Cold War Kids: 4 November 2011 – Toronto

Cold War Kids

Based solely on reviews of Cold War Kids third album Mine is Yours, tonight’s concert might not be worth the long drive to Toronto. The Long Beach band’s reputation as bare bones, soul infused star of the indie rock genre currently faces some heavily criticism from those who say their latest effort is a cheap attempt to break into the mainstream.

It’s hard to argue with results; Mine is Yours drastically departs from the rambling, narrative style the Cold War Kids have created in their seven year run. The album is undeniably more accessible, so, according to the logic of music critics, it sucks. Nonetheless, fans new and old fill out the charismatically and comically gothic Phoenix Concert Theatre, most of them sharing the same sentiments: Mine is Yours isn’t the betrayal reviewers make it out to be, but we’re hoping tonight’s setlist doesn’t favor the album too heavily.

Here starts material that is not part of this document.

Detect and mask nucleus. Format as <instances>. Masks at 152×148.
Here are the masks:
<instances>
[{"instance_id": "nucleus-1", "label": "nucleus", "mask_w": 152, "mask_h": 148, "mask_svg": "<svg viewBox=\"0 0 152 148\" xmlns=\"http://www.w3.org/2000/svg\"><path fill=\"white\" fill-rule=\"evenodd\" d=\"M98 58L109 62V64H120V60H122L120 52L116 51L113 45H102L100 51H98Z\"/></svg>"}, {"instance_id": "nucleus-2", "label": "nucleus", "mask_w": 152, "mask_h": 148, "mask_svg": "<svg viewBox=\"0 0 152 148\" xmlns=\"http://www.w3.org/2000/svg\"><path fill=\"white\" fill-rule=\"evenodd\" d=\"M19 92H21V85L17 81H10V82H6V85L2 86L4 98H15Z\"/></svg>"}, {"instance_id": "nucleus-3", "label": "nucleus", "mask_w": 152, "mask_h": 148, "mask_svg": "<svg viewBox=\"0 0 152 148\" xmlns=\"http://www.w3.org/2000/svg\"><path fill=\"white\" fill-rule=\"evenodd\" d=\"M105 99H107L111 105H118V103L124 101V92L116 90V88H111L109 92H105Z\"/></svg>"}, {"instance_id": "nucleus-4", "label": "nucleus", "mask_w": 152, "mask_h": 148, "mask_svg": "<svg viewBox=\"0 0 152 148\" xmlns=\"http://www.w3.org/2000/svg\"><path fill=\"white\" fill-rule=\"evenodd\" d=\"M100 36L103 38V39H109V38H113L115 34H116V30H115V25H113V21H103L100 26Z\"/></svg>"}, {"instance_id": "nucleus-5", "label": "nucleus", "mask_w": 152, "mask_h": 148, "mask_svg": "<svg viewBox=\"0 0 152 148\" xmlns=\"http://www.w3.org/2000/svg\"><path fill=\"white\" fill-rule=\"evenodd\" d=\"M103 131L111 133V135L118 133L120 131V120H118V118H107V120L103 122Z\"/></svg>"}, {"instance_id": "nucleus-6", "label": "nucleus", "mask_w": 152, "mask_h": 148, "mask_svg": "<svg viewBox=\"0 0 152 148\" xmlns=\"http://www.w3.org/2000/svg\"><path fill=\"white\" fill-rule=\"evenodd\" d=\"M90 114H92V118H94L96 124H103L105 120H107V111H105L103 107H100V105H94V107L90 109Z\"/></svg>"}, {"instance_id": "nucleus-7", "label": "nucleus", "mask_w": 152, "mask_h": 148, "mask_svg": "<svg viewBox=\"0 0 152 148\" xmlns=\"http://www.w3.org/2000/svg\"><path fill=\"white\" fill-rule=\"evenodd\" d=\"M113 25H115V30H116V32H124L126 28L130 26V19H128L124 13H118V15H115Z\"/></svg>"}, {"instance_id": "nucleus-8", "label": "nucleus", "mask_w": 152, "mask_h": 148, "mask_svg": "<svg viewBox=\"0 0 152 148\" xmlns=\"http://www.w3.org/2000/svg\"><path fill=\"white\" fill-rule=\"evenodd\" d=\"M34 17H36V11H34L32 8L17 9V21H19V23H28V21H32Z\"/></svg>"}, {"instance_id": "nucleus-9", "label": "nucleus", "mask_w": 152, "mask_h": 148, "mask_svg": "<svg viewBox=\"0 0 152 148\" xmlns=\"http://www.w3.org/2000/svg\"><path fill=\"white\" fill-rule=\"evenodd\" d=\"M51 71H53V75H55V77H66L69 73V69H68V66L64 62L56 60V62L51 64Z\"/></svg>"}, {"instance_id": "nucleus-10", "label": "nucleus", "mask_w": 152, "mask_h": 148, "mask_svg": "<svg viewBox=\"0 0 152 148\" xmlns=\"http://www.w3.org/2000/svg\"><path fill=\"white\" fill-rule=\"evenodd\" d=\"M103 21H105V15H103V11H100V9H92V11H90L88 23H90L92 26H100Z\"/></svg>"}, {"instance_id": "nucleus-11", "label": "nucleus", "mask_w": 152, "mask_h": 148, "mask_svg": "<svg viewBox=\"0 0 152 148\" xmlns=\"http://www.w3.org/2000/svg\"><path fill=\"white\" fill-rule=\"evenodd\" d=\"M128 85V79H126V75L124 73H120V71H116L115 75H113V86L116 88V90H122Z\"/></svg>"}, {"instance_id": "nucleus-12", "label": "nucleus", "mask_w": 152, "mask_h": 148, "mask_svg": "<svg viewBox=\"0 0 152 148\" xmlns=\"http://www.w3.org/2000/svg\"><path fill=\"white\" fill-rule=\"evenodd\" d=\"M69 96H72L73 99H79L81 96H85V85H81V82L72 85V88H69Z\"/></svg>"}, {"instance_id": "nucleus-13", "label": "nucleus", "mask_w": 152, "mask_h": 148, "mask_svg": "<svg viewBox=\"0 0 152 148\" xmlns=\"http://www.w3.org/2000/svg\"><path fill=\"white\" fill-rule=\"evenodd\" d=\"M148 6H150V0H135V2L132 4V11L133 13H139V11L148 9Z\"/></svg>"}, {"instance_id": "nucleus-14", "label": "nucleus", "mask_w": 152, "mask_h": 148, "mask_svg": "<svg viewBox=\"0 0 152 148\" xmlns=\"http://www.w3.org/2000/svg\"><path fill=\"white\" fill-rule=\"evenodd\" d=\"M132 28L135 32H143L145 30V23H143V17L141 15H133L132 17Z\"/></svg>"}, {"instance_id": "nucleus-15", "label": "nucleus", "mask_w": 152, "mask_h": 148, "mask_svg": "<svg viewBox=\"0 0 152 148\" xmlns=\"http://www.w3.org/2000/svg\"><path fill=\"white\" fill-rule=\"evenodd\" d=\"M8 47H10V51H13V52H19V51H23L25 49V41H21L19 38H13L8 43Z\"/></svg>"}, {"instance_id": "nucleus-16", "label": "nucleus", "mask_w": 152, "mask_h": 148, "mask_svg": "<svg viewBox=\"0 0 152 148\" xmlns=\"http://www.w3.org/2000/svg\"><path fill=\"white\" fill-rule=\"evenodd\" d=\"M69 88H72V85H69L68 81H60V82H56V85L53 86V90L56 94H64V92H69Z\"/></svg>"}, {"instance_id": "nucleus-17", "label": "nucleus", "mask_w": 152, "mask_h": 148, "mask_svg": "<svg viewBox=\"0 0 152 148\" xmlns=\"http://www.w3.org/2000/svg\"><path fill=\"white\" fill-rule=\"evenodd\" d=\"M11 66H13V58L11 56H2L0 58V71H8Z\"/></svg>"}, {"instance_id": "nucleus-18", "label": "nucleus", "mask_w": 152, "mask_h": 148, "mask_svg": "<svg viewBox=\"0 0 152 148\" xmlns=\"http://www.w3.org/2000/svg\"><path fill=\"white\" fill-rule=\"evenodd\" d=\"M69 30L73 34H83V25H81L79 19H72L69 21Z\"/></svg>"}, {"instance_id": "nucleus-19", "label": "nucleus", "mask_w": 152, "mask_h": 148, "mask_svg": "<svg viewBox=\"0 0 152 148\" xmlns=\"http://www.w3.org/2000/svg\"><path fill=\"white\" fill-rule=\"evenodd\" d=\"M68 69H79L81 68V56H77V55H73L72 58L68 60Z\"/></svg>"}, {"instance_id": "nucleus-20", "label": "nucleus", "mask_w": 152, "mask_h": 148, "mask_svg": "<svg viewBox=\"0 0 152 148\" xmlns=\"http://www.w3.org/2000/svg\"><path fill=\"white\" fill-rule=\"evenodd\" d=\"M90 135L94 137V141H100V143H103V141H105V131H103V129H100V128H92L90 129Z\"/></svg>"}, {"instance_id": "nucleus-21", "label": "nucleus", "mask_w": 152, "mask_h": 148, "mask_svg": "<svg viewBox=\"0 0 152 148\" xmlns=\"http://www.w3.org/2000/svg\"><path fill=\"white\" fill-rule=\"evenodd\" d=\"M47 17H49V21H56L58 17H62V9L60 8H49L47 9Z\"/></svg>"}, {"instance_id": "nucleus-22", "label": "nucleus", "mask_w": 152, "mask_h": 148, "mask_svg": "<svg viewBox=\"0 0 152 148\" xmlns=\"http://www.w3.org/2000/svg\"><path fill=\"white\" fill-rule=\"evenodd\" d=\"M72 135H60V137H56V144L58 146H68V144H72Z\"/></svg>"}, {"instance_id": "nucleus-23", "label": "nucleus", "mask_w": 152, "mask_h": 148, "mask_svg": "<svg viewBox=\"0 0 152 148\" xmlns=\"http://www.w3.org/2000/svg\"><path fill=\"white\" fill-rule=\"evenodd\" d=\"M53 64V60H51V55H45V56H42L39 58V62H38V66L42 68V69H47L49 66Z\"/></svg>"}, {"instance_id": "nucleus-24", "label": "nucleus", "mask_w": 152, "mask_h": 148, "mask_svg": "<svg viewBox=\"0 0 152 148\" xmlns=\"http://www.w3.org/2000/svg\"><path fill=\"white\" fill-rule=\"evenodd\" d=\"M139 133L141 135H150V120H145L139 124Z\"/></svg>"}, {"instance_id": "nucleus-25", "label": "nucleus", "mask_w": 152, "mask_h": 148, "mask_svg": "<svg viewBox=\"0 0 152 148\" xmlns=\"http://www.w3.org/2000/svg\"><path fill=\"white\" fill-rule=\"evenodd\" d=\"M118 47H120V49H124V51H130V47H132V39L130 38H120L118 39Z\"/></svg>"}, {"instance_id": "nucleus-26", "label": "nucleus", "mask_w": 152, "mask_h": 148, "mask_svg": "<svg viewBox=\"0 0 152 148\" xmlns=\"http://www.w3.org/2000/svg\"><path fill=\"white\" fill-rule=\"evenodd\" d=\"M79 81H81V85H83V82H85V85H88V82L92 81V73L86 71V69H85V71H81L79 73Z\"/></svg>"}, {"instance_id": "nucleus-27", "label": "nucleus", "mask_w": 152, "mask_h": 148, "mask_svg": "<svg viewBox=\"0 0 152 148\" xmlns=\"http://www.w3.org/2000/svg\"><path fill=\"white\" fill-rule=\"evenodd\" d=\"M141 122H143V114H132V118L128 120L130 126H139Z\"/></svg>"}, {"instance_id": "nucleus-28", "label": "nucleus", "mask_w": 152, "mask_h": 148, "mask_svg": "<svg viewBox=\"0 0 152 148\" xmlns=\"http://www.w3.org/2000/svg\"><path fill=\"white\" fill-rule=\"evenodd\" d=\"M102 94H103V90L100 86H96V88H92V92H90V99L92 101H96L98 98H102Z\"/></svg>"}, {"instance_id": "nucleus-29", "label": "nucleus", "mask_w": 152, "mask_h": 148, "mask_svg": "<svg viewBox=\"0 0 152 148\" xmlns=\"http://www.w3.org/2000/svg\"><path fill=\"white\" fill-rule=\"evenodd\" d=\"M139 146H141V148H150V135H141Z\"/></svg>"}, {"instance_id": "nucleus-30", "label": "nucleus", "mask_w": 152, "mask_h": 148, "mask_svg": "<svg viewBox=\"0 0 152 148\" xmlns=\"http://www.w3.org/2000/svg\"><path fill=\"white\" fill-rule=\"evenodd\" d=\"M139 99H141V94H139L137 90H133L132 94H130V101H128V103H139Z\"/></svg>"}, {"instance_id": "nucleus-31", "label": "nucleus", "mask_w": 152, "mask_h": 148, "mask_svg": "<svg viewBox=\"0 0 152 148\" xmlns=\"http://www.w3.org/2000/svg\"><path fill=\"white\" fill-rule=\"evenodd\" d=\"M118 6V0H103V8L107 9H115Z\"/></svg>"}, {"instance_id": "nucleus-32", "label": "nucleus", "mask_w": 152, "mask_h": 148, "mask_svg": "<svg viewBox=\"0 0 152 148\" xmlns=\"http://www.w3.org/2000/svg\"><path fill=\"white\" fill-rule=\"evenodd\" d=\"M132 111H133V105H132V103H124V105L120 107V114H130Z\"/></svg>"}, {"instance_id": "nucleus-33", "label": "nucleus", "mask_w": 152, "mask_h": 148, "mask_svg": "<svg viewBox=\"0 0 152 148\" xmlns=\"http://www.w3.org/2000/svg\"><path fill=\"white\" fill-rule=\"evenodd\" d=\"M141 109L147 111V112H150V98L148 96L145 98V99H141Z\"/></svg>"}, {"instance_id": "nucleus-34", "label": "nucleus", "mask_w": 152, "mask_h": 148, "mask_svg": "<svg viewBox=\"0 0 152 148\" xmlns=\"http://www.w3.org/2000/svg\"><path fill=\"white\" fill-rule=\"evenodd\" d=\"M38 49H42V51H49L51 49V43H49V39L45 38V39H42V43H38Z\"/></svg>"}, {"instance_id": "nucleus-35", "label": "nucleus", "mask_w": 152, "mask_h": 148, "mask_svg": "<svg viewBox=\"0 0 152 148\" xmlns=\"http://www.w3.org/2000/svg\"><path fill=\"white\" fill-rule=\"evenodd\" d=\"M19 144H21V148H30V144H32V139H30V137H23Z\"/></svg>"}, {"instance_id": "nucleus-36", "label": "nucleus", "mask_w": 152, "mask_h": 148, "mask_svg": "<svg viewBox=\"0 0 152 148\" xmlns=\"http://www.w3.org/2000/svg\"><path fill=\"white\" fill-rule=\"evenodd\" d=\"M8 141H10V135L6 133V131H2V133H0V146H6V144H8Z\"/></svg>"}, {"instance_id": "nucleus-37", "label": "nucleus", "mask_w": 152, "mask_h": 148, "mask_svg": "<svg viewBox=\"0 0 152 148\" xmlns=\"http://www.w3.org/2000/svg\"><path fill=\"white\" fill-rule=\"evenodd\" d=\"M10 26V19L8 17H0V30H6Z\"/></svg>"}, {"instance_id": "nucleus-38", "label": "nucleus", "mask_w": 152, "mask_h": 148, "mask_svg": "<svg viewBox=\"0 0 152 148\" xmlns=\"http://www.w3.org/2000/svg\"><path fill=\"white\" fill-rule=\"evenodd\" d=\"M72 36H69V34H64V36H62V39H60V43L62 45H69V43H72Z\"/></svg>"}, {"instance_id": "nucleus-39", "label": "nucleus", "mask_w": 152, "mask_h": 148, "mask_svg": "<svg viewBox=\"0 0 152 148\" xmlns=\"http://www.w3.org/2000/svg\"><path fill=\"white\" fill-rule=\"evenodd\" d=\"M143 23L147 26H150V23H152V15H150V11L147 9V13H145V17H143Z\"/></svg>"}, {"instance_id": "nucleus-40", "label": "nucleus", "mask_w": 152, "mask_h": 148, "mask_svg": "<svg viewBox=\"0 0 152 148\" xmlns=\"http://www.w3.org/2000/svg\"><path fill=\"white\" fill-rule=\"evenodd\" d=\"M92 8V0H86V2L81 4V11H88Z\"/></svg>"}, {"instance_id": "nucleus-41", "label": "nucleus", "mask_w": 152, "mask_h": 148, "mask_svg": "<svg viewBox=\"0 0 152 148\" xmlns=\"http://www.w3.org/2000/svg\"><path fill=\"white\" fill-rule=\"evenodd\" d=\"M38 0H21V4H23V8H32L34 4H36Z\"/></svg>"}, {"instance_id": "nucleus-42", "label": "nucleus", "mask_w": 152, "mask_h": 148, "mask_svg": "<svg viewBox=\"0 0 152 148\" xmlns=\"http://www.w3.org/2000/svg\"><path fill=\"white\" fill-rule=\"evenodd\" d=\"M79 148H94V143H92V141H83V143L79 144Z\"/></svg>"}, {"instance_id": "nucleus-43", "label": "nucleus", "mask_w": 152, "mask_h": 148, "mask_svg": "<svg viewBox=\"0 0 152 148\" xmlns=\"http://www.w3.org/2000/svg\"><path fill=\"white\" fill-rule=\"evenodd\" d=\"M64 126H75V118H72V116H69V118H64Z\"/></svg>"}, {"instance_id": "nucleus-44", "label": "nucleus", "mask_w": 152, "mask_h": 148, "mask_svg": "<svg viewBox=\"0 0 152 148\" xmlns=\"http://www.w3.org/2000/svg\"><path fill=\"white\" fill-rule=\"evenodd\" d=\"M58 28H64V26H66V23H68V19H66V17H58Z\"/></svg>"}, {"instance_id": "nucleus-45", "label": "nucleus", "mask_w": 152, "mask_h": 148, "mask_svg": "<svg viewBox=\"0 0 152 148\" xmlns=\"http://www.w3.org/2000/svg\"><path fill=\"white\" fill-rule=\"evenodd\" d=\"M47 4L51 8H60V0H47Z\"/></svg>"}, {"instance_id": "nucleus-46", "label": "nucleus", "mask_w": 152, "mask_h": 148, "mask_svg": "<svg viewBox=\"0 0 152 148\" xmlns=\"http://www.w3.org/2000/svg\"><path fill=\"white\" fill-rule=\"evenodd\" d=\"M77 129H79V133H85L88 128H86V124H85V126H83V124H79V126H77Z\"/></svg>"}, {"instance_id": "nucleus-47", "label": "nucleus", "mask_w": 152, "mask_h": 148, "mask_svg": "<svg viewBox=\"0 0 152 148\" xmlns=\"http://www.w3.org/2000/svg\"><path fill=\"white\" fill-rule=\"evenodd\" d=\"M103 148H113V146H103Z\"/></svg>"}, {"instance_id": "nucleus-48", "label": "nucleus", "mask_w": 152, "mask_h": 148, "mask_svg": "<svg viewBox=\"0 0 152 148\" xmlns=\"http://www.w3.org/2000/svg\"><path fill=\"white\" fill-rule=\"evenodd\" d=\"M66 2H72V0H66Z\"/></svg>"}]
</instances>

Unsurprisingly, however, the band kicks things off with “Royal Blue”, one of those Mine tracks that sound remarkably unlike the Cold War Kids. The song’s building energy makes for a logical, but uninspired opener. For the next tune, guitarist Johnnie Russell takes to a saxophone to create the blaring, pulsating tones of “Cold Toes on the Cold Floor”. The song doesn’t register much attention in the context of Mine but “Cold Toes” immediately impresses in a live setting. The song attenuates what the Cold War Kids did best in previous efforts; Nathan Willett’s narrative lyrics over layered, sculpted melodies.

After “Mexican Dogs” from Loyalty to Loyalty, the familiar heavy bassline to “Hang Me Out to Dry”drops over the audience, to the relief of old school fans in the audience. One of the great criticisms laid upon Mine is its sing along choruses, but no song begs crowd participation tonight like the 2008 single. The highlight of a Cold War Kids concert is the bands stage presence.On songs like “Hang me out to dry”, Willet alternates between hammering the keyboard stage left and grooving at the center microphone while Russell and bassist Matt Maust orbit the stage like planets. Throughout the set, the two cover every inch of the stage, bouncing off each other and grabbing spotlight usually reserved for a frontman.

Later on, the band breaks out “Mine is Yours”, which sounds too watered down to be a title track. Tonight’s version of “I’ve seen enough”, however, steals the show. The song is three years old, but the live performance opens it up to those moments where a song you’ve overlooked comes alive and makes sense as the band puts it together on stage.

The band then slows things down a bit to play the creeping “Every Man I Fall For”. With Willett’s drawn out, introspective lyrics and the songs wining guitar, “Every Man I Fall For” sounds like a 3 a.m. therapy session. It’s an unsettling vibe that the band carries over into “Dreams Old Men Dream”, the fourth consecutive song from Loyalty.

After a few more goes at new material, including the cliché ridden single “Louder than Ever”, the main set ends with “Hospital Beds”. Two fans next to me have been calling for this one all night and, as the bouncing piano rings out, the crowd welcomes the old, reliable song.

Despite already engaging in one of the more active performances you could ever see, Cold War Kids have enough energy to play a four song encore, beginning with “Audience”. This was one of the group’s newer songs I looked forward to seeing performed live; the tempo and layered sound seem to lend themselves to the spontaneity and energy of the stage. It works, and the crowd sings along until the rattling, heavy intro to fan favorite “We used to Vacation” and steals the attention.

The last song of the night, “Saint John”, sums up Cold War Kids at their best. The song includes no guitar, instead Russell, hits the piano keys while finding time to play a cymbal and what looks like an empty vodka bottle. A lot goes into a song like this one; small details and complicated song structure separate Cold War Kids from the run of the mill alternative bands, let’s hope they hold on to that fact.